Analysis of DPRs in ClpC1P1P2-regulated proteins. A, shown is the frequency of DPRs in proteins accumulated in clpC1(−) and clpP2(−) strains. The 219 proteins differentially accumulated in clpC1(−) and clpP2(−) strains were further categorized into 186 proteins enriched with ≥50% DPRs at the terminal 15-aa region. Moreover, 127 of these contain ≤20% ORs, indicating the possibility of unstructured region at the termini. B, list of proteins accumulated in clpC1(−) and clp2(−) strains, that exhibit ≥50% intrinsic disordered region and ≤20% OR at both the N and the C termini.

Figure 5.

Dosage sensitivity of Hsp20 is mediated by ClpC1P1P2 via recognition of its C terminus. A, expression analysis of hsp20. Comparative analysis of hsp20 transcripts and its protein levels in the individual knockdown strains of Mtb H₃₇Rv reveals relatively significant accumulation of Hsp20 protein in the clpC1(−) and clpP2(−) compared with its expression in the control strain. Transcripts were quantitated by real-time PCR, whereas protein levels were obtained from iTRAQ-based LC–MS studies. B, expression analysis of Hsp20 by immunoblotting. Assessment of Hsp20 expression levels in control and different knockdown strains of Mtb H₃₇Rv by anti-Hsp20 immunoblotting further corroborates its post-transcriptional regulation by ClpC1 and ClpP2 (middle). The upper portion of the blot was cut and probed with anti-YidC, which served as control (top); levels of YidC remain constant, indicating equal loading of samples. Comparable loading of samples was also confirmed by Ponceau S staining of the blot (bottom).
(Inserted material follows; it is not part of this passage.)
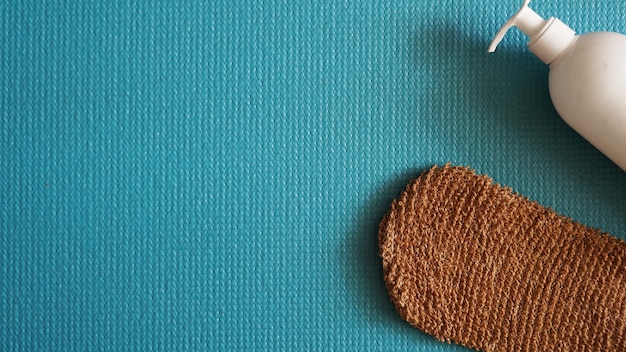 Lotion, éponge de douche sur fond bleu. concept de peau saine et belle.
C, conformational analysis of purified Hsp20. Evaluation of purified Hsp20 by Coomassie Brilliant Blue–stained denatured polyacrylamide gel shows multiple protein bands migrating at higher molecular masses, indicating polydisperse conformation, which was also confirmed by size-exclusion chromatography, as well as by anti-Hsp20 immunoblotting of different fractions. D, homology modeling of Mtb Hsp20. Homology modeling by SWISS-MODEL reveals dodecameric conformation with a distinct solvent-exposed floppy region at the C terminus (see inset). E and F, in vivo expression analysis of Hsp20. Despite showing significant overexpression of mRNA transcripts following ATc treatment, N-ter cMyc-tagged Hsp20 (cMyc-Hsp20) with a free C terminus fails to show expression by anti-cMyc immunoblotting in WT M. smegmatis (E). Contrary to this, its derivative with C-ter cMyc tag (Hsp20-cMyc) exhibits remarkable overexpression upon incubation with ATc (F). The upper portions of the same blots in E and F were probed with anti-PknB antibody as control for validating equal loading of samples. The values in graphs represent the means ± S.D. from multiple experiments. The p value was determined by Student's t test.

Figure 6.

Role of C-terminal region of Hsp20 on its regulation by ClpC1. A, expression analysis of full-length and truncated Hsp20. Although full-length protein is expressed only in the clpP2(−) strain and not in the WT bacteria, deletion of the terminal 10 aa from the C terminus restores expression of cMyc-Hsp20 in the WT cells similar to its level in the clpP2(−) strain. B–D, association of Hsp20 with ClpC1 requires C-terminal sequence. Kinetics of ClpC1 association with full-length dodecamer (B) and C-terminal truncated dimer (C) or dodecamer (D) Hsp20 by BLI–Octet indicates the requirement of C-terminal sequence in the recognition of Hsp20 by ClpC1. The results are representative of three independent experiments.

Figure 7.

Schematic representation of a model depicting critical requirement of terminal disordered region for recognition of substrate by ClpC1. A and B, terminal disordered region serves as recognition signal for effective engagement, unfolding, and degradation of the prospective ClpC1 substrate. A, the solvent-exposed C-terminal residues in Hsp20, a model substrate of ClpC1, provide a unique conformation that facilitates engagement of Hsp20 with the N-terminal region of ClpC1 followed by unfolding and introduction to the protease chamber. B, in the absence of the C-ter tail, the Hsp20 is unable to interact with ClpC1, which prevents its proteolysis by Clp machinery.